Recent discussions have focused on two sectors that are becoming increasingly important to the global economy.

In Libya, South Korean officials and energy companies are exploring opportunities tied to the country’s recovering oil industry. Despite years of political instability and conflict, Libya remains home to Africa’s largest proven oil reserves and has been working to increase production as international energy demand remains robust. South Korea, which imports nearly all of its crude oil requirements, sees Libya as a potential source of supply diversification at a time when instability in the Middle East continues to raise concerns about energy security.

At the same time, Zimbabwe has emerged as an increasingly important destination for South Korea’s critical minerals strategy.

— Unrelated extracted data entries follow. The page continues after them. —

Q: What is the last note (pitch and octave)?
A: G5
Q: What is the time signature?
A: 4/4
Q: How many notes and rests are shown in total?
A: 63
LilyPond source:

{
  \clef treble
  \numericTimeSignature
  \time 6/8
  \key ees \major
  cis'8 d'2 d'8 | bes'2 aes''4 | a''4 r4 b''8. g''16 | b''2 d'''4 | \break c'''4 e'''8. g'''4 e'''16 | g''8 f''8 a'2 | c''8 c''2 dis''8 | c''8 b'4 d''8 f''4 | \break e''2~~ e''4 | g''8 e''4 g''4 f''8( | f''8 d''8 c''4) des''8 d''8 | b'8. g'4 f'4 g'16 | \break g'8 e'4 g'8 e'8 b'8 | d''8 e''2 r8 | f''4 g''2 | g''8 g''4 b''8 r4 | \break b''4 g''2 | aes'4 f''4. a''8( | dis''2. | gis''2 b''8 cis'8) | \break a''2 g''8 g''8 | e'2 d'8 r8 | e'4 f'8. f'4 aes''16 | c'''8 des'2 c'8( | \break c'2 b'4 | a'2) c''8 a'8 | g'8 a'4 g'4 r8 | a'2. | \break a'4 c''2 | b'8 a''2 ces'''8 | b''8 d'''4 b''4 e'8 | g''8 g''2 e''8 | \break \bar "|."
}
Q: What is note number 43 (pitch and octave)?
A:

The southern African nation possesses significant reserves of lithium, nickel, platinum and other minerals essential for electric vehicle batteries, semiconductors and renewable energy technologies. As one of the world’s leading producers of batteries and advanced electronics, South Korea faces mounting pressure to secure long-term access to these resources while reducing its dependence on a limited number of suppliers.

The growing interest in Africa is closely linked to South Korea’s industrial ambitions.

Companies such as Samsung, LG Energy Solution, SK On and POSCO occupy critical positions in global battery, semiconductor and advanced manufacturing supply chains. Their continued growth depends on reliable access to minerals including lithium, cobalt, graphite and rare earth elements, resources that Africa possesses in abundance. The continent is estimated to hold more than 30 percent of the world’s mineral reserves, including some of the largest deposits of minerals required for the global energy transition.

South Korea’s engagement with Africa has accelerated in recent years through a combination of diplomatic outreach, investment agreements and resource partnerships.

The inaugural Korea-Africa Summit in 2024 marked a significant milestone in those efforts, producing a series of agreements aimed at strengthening cooperation in mining, energy and industrial development. Since then, Korean institutions and corporations have expanded exploration, investment and development initiatives across several African countries.

Yet the strategy extends beyond resource acquisition.

African governments are increasingly demanding that foreign investment support local industrialization, processing capacity and economic development rather than simply facilitating the export of raw materials. Countries across the continent are pursuing policies designed to capture greater value from their natural resources through beneficiation and downstream manufacturing.

For South Korean investors, this means future partnerships are likely to require a more integrated approach, combining resource development with infrastructure, technology transfer and industrial investment.

The growing relationship also reflects Africa’s rising importance within the global economy.

As competition for energy resources and critical minerals intensifies among major powers, African countries are finding themselves at the center of strategic investment decisions involving the United States, China, Europe, the Gulf states and increasingly East Asian economies.

For South Korea, the continent represents both a source of strategic resources and a long-term economic partner.

For Africa, the growing interest highlights the continent’s expanding role in shaping the industries that will define the next generation of global growth, from electric vehicles and renewable energy to advanced manufacturing and digital technologies.

As the world transitions toward a more resource-intensive clean-energy economy, the connections being forged between Seoul, Tripoli and Harare may prove to be part of a much larger realignment of global supply chains and economic influence.